→ **Provided information**
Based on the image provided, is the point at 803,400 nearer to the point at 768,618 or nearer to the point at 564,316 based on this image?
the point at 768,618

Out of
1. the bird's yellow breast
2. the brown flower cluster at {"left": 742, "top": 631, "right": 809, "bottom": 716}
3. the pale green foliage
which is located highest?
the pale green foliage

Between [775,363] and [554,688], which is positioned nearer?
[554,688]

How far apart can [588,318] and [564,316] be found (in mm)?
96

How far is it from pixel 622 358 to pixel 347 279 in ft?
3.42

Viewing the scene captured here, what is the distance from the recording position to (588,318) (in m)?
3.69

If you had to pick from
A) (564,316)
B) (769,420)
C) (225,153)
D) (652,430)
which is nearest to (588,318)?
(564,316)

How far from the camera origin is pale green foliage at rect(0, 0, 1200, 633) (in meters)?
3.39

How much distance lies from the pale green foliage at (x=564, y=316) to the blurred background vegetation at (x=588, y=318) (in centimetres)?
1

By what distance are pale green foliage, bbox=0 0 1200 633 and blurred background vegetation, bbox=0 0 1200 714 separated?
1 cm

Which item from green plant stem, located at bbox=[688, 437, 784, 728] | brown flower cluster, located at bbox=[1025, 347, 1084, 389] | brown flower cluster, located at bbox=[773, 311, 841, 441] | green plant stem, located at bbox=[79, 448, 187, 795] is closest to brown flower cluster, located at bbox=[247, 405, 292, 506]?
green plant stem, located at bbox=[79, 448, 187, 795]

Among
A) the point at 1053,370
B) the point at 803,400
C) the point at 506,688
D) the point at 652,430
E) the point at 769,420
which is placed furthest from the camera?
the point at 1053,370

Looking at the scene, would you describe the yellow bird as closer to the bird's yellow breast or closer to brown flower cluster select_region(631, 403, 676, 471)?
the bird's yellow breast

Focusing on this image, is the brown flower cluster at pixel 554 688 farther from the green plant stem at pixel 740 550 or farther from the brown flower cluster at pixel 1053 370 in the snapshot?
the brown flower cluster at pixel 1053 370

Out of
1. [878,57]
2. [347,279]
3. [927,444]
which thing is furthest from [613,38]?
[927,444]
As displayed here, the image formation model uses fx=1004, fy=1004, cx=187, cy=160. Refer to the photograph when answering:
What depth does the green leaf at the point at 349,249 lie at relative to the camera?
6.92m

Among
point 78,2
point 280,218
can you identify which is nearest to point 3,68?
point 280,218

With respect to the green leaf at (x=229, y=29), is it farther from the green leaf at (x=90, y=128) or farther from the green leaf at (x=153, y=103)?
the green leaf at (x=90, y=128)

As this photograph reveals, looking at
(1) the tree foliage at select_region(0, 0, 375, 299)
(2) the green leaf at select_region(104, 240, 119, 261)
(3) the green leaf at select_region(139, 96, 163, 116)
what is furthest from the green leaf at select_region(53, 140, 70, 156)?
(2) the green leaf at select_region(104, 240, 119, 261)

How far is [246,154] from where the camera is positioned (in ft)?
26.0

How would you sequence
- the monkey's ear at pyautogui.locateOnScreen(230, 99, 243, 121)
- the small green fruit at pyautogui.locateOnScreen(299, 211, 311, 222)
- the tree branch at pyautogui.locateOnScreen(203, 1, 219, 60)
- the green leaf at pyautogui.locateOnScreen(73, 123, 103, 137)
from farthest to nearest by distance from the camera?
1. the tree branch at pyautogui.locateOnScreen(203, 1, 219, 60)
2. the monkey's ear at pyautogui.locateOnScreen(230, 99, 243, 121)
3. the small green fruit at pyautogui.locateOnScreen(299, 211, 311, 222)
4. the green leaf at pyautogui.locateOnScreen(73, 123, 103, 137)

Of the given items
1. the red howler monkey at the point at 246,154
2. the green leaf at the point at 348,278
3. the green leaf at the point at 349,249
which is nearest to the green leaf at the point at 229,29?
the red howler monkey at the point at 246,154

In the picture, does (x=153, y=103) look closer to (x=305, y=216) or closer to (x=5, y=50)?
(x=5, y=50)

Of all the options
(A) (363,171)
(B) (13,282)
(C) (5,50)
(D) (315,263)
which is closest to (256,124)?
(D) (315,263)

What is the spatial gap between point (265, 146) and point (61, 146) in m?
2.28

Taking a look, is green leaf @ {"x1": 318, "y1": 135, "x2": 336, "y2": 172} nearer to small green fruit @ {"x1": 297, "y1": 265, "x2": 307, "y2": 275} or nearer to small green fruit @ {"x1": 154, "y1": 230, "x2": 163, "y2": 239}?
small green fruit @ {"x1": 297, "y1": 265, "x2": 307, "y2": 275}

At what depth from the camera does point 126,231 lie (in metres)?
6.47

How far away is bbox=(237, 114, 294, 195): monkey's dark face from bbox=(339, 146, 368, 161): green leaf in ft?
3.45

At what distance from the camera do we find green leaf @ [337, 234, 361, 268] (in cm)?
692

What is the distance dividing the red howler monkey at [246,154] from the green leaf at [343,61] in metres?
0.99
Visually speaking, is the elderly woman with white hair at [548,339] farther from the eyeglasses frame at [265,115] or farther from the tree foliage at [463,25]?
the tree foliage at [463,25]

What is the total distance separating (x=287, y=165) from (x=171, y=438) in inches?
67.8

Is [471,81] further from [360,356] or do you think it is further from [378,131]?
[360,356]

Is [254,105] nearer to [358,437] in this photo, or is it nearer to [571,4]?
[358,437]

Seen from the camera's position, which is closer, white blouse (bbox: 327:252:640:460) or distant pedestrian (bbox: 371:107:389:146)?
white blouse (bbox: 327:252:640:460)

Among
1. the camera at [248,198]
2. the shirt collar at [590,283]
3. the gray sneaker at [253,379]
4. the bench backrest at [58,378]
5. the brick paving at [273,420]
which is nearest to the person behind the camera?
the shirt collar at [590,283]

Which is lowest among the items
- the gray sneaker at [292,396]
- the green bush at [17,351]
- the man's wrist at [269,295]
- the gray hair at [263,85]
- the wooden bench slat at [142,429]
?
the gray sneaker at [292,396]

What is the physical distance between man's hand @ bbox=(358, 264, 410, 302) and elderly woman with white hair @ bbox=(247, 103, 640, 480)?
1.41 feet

→ **Short problem**
Format every line of the entries above as a JSON list of strings, one string per line, leaving out the blank lines.

→ **Full answer**
[
  "Based on the image provided, is the point at 803,400 nearer to the point at 768,618 or nearer to the point at 564,316 based on this image?",
  "the point at 768,618",
  "Out of",
  "1. the bird's yellow breast",
  "2. the brown flower cluster at {\"left\": 742, \"top\": 631, \"right\": 809, \"bottom\": 716}",
  "3. the pale green foliage",
  "which is located highest?",
  "the pale green foliage",
  "Between [775,363] and [554,688], which is positioned nearer?",
  "[554,688]",
  "How far apart can [588,318] and [564,316] be found (in mm)?",
  "96",
  "How far is it from pixel 622 358 to pixel 347 279 in ft?",
  "3.42",
  "Viewing the scene captured here, what is the distance from the recording position to (588,318) (in m)?",
  "3.69",
  "If you had to pick from",
  "A) (564,316)",
  "B) (769,420)",
  "C) (225,153)",
  "D) (652,430)",
  "which is nearest to (588,318)?",
  "(564,316)",
  "How far from the camera origin is pale green foliage at rect(0, 0, 1200, 633) (in meters)?",
  "3.39",
  "How much distance lies from the pale green foliage at (x=564, y=316) to the blurred background vegetation at (x=588, y=318) (in centimetres)?",
  "1",
  "By what distance are pale green foliage, bbox=0 0 1200 633 and blurred background vegetation, bbox=0 0 1200 714 separated?",
  "1 cm",
  "Which item from green plant stem, located at bbox=[688, 437, 784, 728] | brown flower cluster, located at bbox=[1025, 347, 1084, 389] | brown flower cluster, located at bbox=[773, 311, 841, 441] | green plant stem, located at bbox=[79, 448, 187, 795] is closest to brown flower cluster, located at bbox=[247, 405, 292, 506]?",
  "green plant stem, located at bbox=[79, 448, 187, 795]",
  "Among",
  "A) the point at 1053,370",
  "B) the point at 803,400",
  "C) the point at 506,688",
  "D) the point at 652,430",
  "E) the point at 769,420",
  "which is placed furthest from the camera?",
  "the point at 1053,370",
  "Looking at the scene, would you describe the yellow bird as closer to the bird's yellow breast or closer to brown flower cluster select_region(631, 403, 676, 471)?",
  "the bird's yellow breast",
  "Focusing on this image, is the brown flower cluster at pixel 554 688 farther from the green plant stem at pixel 740 550 or farther from the brown flower cluster at pixel 1053 370 in the snapshot?",
  "the brown flower cluster at pixel 1053 370",
  "Out of",
  "1. [878,57]",
  "2. [347,279]",
  "3. [927,444]",
  "which thing is furthest from [613,38]?",
  "[927,444]",
  "As displayed here, the image formation model uses fx=1004, fy=1004, cx=187, cy=160. Refer to the photograph when answering:",
  "What depth does the green leaf at the point at 349,249 lie at relative to the camera?",
  "6.92m",
  "Among",
  "point 78,2",
  "point 280,218",
  "can you identify which is nearest to point 3,68?",
  "point 280,218",
  "With respect to the green leaf at (x=229, y=29), is it farther from the green leaf at (x=90, y=128) or farther from the green leaf at (x=153, y=103)?",
  "the green leaf at (x=90, y=128)",
  "As this photograph reveals, looking at",
  "(1) the tree foliage at select_region(0, 0, 375, 299)",
  "(2) the green leaf at select_region(104, 240, 119, 261)",
  "(3) the green leaf at select_region(139, 96, 163, 116)",
  "what is furthest from the green leaf at select_region(53, 140, 70, 156)?",
  "(2) the green leaf at select_region(104, 240, 119, 261)",
  "How far is [246,154] from where the camera is positioned (in ft)?",
  "26.0",
  "How would you sequence",
  "- the monkey's ear at pyautogui.locateOnScreen(230, 99, 243, 121)",
  "- the small green fruit at pyautogui.locateOnScreen(299, 211, 311, 222)",
  "- the tree branch at pyautogui.locateOnScreen(203, 1, 219, 60)",
  "- the green leaf at pyautogui.locateOnScreen(73, 123, 103, 137)",
  "from farthest to nearest by distance from the camera?",
  "1. the tree branch at pyautogui.locateOnScreen(203, 1, 219, 60)",
  "2. the monkey's ear at pyautogui.locateOnScreen(230, 99, 243, 121)",
  "3. the small green fruit at pyautogui.locateOnScreen(299, 211, 311, 222)",
  "4. the green leaf at pyautogui.locateOnScreen(73, 123, 103, 137)",
  "Of the given items",
  "1. the red howler monkey at the point at 246,154",
  "2. the green leaf at the point at 348,278",
  "3. the green leaf at the point at 349,249",
  "which is nearest to the green leaf at the point at 229,29?",
  "the red howler monkey at the point at 246,154",
  "In the picture, does (x=153, y=103) look closer to (x=305, y=216) or closer to (x=5, y=50)?",
  "(x=5, y=50)",
  "Of all the options",
  "(A) (363,171)",
  "(B) (13,282)",
  "(C) (5,50)",
  "(D) (315,263)",
  "which is closest to (256,124)?",
  "(D) (315,263)",
  "What is the spatial gap between point (265, 146) and point (61, 146) in m?",
  "2.28",
  "Taking a look, is green leaf @ {\"x1\": 318, \"y1\": 135, \"x2\": 336, \"y2\": 172} nearer to small green fruit @ {\"x1\": 297, \"y1\": 265, \"x2\": 307, \"y2\": 275} or nearer to small green fruit @ {\"x1\": 154, \"y1\": 230, \"x2\": 163, \"y2\": 239}?",
  "small green fruit @ {\"x1\": 297, \"y1\": 265, \"x2\": 307, \"y2\": 275}",
  "At what depth from the camera does point 126,231 lie (in metres)?",
  "6.47",
  "How far away is bbox=(237, 114, 294, 195): monkey's dark face from bbox=(339, 146, 368, 161): green leaf in ft?",
  "3.45",
  "At what distance from the camera do we find green leaf @ [337, 234, 361, 268] (in cm)?",
  "692",
  "What is the distance dividing the red howler monkey at [246,154] from the green leaf at [343,61] in metres?",
  "0.99",
  "Visually speaking, is the elderly woman with white hair at [548,339] farther from the eyeglasses frame at [265,115] or farther from the tree foliage at [463,25]?",
  "the tree foliage at [463,25]",
  "What is the total distance separating (x=287, y=165) from (x=171, y=438) in inches?",
  "67.8",
  "Is [471,81] further from [360,356] or do you think it is further from [378,131]?",
  "[360,356]",
  "Is [254,105] nearer to [358,437] in this photo, or is it nearer to [571,4]?",
  "[358,437]",
  "Seen from the camera's position, which is closer, white blouse (bbox: 327:252:640:460) or distant pedestrian (bbox: 371:107:389:146)?",
  "white blouse (bbox: 327:252:640:460)",
  "Among",
  "1. the camera at [248,198]",
  "2. the shirt collar at [590,283]",
  "3. the gray sneaker at [253,379]",
  "4. the bench backrest at [58,378]",
  "5. the brick paving at [273,420]",
  "which is nearest to the person behind the camera?",
  "the shirt collar at [590,283]",
  "Which is lowest among the items",
  "- the gray sneaker at [292,396]",
  "- the green bush at [17,351]",
  "- the man's wrist at [269,295]",
  "- the gray hair at [263,85]",
  "- the wooden bench slat at [142,429]",
  "?",
  "the gray sneaker at [292,396]",
  "What is the physical distance between man's hand @ bbox=(358, 264, 410, 302) and elderly woman with white hair @ bbox=(247, 103, 640, 480)?",
  "1.41 feet"
]